▸ GOAL OF THE EXERCISE:
Print out all the records, word for word.
┌──
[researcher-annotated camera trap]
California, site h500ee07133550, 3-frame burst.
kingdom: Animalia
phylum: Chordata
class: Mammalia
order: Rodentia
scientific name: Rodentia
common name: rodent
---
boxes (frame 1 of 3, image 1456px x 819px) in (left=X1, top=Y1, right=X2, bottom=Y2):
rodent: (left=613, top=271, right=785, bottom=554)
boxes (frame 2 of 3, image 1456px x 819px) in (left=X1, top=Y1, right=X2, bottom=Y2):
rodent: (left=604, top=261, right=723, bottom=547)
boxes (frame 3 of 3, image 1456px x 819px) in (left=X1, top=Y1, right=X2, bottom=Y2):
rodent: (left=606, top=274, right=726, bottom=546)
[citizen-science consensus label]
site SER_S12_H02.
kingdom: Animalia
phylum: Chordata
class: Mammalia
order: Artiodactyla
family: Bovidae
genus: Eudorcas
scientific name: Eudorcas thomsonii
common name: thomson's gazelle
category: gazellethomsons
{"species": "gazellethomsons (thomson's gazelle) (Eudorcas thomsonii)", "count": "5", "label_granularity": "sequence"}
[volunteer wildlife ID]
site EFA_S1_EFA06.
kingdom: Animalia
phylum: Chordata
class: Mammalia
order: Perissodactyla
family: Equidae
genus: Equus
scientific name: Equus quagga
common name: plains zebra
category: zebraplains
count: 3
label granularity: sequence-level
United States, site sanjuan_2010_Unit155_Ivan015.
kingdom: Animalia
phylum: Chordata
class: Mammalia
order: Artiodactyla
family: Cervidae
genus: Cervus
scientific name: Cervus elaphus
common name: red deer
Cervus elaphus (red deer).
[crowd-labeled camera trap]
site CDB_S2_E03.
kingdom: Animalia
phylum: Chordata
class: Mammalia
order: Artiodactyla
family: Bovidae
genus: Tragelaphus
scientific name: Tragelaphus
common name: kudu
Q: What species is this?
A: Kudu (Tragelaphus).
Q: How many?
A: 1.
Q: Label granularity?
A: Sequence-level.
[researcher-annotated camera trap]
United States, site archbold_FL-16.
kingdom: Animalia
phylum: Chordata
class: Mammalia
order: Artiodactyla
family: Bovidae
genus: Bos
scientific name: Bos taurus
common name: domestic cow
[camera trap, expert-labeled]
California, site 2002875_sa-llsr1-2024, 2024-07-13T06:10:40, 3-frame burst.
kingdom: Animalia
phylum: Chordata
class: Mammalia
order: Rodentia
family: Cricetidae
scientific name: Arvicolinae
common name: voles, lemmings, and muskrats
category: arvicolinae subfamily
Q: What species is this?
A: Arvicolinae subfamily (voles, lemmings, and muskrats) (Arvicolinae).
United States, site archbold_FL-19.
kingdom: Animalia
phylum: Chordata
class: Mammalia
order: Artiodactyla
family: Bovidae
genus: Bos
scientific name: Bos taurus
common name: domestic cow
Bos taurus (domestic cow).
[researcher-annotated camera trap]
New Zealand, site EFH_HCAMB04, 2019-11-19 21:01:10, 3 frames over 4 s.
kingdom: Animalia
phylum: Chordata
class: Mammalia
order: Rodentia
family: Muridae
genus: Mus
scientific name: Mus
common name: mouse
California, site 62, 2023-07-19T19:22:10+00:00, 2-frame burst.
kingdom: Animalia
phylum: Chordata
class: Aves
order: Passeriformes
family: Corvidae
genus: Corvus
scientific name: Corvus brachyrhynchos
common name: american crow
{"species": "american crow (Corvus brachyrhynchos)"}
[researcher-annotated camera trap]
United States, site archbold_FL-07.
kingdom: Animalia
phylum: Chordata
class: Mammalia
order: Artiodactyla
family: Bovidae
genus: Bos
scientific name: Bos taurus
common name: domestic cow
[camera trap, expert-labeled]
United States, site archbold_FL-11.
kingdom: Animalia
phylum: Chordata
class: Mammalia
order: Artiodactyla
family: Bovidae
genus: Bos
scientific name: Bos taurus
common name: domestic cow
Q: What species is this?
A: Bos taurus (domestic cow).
└──
▸ YOUR SOLUTION:
[researcher-annotated camera trap]
California, site h500ee07133550, 3-frame burst.
kingdom: Animalia
phylum: Chordata
class: Mammalia
order: Rodentia
scientific name: Rodentia
common name: rodent
---
boxes (frame 1 of 3, image 1456px x 819px) in (left=X1, top=Y1, right=X2, bottom=Y2):
rodent: (left=613, top=271, right=785, bottom=554)
boxes (frame 2 of 3, image 1456px x 819px) in (left=X1, top=Y1, right=X2, bottom=Y2):
rodent: (left=604, top=261, right=723, bottom=547)
boxes (frame 3 of 3, image 1456px x 819px) in (left=X1, top=Y1, right=X2, bottom=Y2):
rodent: (left=606, top=274, right=726, bottom=546)
[citizen-science consensus label]
site SER_S12_H02.
kingdom: Animalia
phylum: Chordata
class: Mammalia
order: Artiodactyla
family: Bovidae
genus: Eudorcas
scientific name: Eudorcas thomsonii
common name: thomson's gazelle
category: gazellethomsons
{"species": "gazellethomsons (thomson's gazelle) (Eudorcas thomsonii)", "count": "5", "label_granularity": "sequence"}
[volunteer wildlife ID]
site EFA_S1_EFA06.
kingdom: Animalia
phylum: Chordata
class: Mammalia
order: Perissodactyla
family: Equidae
genus: Equus
scientific name: Equus quagga
common name: plains zebra
category: zebraplains
count: 3
label granularity: sequence-level
United States, site sanjuan_2010_Unit155_Ivan015.
kingdom: Animalia
phylum: Chordata
class: Mammalia
order: Artiodactyla
family: Cervidae
genus: Cervus
scientific name: Cervus elaphus
common name: red deer
Cervus elaphus (red deer).
[crowd-labeled camera trap]
site CDB_S2_E03.
kingdom: Animalia
phylum: Chordata
class: Mammalia
order: Artiodactyla
family: Bovidae
genus: Tragelaphus
scientific name: Tragelaphus
common name: kudu
Q: What species is this?
A: Kudu (Tragelaphus).
Q: How many?
A: 1.
Q: Label granularity?
A: Sequence-level.
[researcher-annotated camera trap]
United States, site archbold_FL-16.
kingdom: Animalia
phylum: Chordata
class: Mammalia
order: Artiodactyla
family: Bovidae
genus: Bos
scientific name: Bos taurus
common name: domestic cow
[camera trap, expert-labeled]
California, site 2002875_sa-llsr1-2024, 2024-07-13T06:10:40, 3-frame burst.
kingdom: Animalia
phylum: Chordata
class: Mammalia
order: Rodentia
family: Cricetidae
scientific name: Arvicolinae
common name: voles, lemmings, and muskrats
category: arvicolinae subfamily
Q: What species is this?
A: Arvicolinae subfamily (voles, lemmings, and muskrats) (Arvicolinae).
United States, site archbold_FL-19.
kingdom: Animalia
phylum: Chordata
class: Mammalia
order: Artiodactyla
family: Bovidae
genus: Bos
scientific name: Bos taurus
common name: domestic cow
Bos taurus (domestic cow).
[researcher-annotated camera trap]
New Zealand, site EFH_HCAMB04, 2019-11-19 21:01:10, 3 frames over 4 s.
kingdom: Animalia
phylum: Chordata
class: Mammalia
order: Rodentia
family: Muridae
genus: Mus
scientific name: Mus
common name: mouse
California, site 62, 2023-07-19T19:22:10+00:00, 2-frame burst.
kingdom: Animalia
phylum: Chordata
class: Aves
order: Passeriformes
family: Corvidae
genus: Corvus
scientific name: Corvus brachyrhynchos
common name: american crow
{"species": "american crow (Corvus brachyrhynchos)"}
[researcher-annotated camera trap]
United States, site archbold_FL-07.
kingdom: Animalia
phylum: Chordata
class: Mammalia
order: Artiodactyla
family: Bovidae
genus: Bos
scientific name: Bos taurus
common name: domestic cow
[camera trap, expert-labeled]
United States, site archbold_FL-11.
kingdom: Animalia
phylum: Chordata
class: Mammalia
order: Artiodactyla
family: Bovidae
genus: Bos
scientific name: Bos taurus
common name: domestic cow
Q: What species is this?
A: Bos taurus (domestic cow).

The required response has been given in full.